Media Privatisation and Conglomeration
The race is on to further privatize the internet, says Jeff Chester, executive director of the Center for Digital Democracy.
"The Internet's early promise as a medium where text, audio, video and data can be freely exchanged and the public interest can be served is increasingly being relegated to history's dustbin," he writes. "Today, the part of the Net that is public and accessible is shrinking, while the part of the Net tied to round-the-clock billing is poised to grow exponentially...
"Of course, the last concern in corporate boardrooms and Congress is how the privatization of the Net will affect free speech and the public interest. Just as C-Span and public broadcasting were crumbs thrown to the public the last time new communications technologies were developed, there's been little talk about insulating public-interest uses from a more 'metered' Internet."

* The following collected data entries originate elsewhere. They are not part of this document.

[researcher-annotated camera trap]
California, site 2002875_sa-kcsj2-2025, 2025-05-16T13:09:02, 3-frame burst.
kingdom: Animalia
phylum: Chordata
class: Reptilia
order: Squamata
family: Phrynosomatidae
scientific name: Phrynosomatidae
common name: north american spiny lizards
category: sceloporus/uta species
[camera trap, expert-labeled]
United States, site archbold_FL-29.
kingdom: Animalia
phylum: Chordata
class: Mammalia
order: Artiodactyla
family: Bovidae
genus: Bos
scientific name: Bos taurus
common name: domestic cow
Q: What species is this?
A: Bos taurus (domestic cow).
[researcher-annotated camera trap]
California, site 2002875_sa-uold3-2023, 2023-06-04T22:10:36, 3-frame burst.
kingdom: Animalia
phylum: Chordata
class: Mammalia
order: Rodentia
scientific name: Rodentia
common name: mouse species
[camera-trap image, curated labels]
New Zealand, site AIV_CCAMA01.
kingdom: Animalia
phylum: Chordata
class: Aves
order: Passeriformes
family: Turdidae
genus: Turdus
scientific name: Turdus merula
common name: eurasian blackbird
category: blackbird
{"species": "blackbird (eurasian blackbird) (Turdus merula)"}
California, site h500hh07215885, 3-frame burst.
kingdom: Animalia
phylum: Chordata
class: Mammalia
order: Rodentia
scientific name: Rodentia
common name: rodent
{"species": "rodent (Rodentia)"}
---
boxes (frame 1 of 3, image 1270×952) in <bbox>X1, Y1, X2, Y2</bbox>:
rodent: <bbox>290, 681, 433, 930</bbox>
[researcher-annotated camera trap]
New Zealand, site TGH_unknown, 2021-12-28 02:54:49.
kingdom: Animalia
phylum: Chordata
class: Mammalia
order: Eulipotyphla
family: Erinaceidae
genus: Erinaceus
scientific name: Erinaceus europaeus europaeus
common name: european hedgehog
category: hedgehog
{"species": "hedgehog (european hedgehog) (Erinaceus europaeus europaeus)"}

A related article from Newsweek's Robert J. Samuelson argues, broadly, that such privatisation has positive effects. A "tyranny of the market," he suggests, brings "a triumph of popular tastes."
The assumed wisdom, Samuelson declares, is that the FCC's recent decision to lessen media ownership restrictions "will worsen the menacing concentration of media power and that this will—to exaggerate only slightly—imperil free speech, the diversity of opinion and perhaps democracy itself. All this is more than overwrought; it completely misrepresents reality."